The New Road


The new road is really not new at all. It’s old. Full of pot holes and cracks like an old, weathered face, the result of many long, cold winters. But part of it has been resurfaced. A facelift.

The new road heads east to a large lake best known for fishing – muskellunge, pike, bass, and perch. And it heads to the only real hill in the immediate area. A short hill – 500-750 meters at most. And relatively steep. Maybe a 10% grade. It’s perfect for fast, repeat climbs.

I head out to the new road during the week. It is remote, rural and has no traffic. I may pass a local farmer in his truck or tractor. Otherwise, it’s just me except for grazing cattle. The road cuts across part of the lake leading to the hill, providing scenic views along the way. This morning I headed to the new road with Chas. It was supposed to be a recovery ride following yesterday’s long, fast ride with Lou.

Chas: “You think I’m slow.”

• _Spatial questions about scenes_
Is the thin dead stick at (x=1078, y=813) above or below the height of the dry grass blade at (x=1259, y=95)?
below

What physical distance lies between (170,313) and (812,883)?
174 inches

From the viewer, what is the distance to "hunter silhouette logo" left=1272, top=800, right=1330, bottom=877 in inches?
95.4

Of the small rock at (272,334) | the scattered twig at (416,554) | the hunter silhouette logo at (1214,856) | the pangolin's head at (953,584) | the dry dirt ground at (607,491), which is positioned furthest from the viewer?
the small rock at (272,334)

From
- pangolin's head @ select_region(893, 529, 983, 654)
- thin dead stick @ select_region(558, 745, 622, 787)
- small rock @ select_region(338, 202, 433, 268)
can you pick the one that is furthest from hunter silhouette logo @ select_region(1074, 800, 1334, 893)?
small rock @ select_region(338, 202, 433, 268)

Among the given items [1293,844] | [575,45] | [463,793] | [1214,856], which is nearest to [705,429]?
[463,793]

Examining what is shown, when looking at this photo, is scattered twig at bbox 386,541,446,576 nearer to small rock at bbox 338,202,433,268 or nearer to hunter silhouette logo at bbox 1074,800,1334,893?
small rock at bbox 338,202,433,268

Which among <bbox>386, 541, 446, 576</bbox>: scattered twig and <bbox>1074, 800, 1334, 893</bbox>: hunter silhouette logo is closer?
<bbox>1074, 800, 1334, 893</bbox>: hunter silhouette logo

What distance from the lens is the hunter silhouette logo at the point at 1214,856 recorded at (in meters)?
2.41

• _EXERCISE INSTRUCTIONS_
**1.** According to the text about the new road, what has caused its potholes and cracks?
**2.** In the text about the new road, what kinds of fish is the lake to the east best known for?
Work only from the text about the new road.

• _WORKED ANSWERS_
**1.** The potholes and cracks are the result of many long, cold winters.

**2.** Muskellunge, pike, bass, and perch.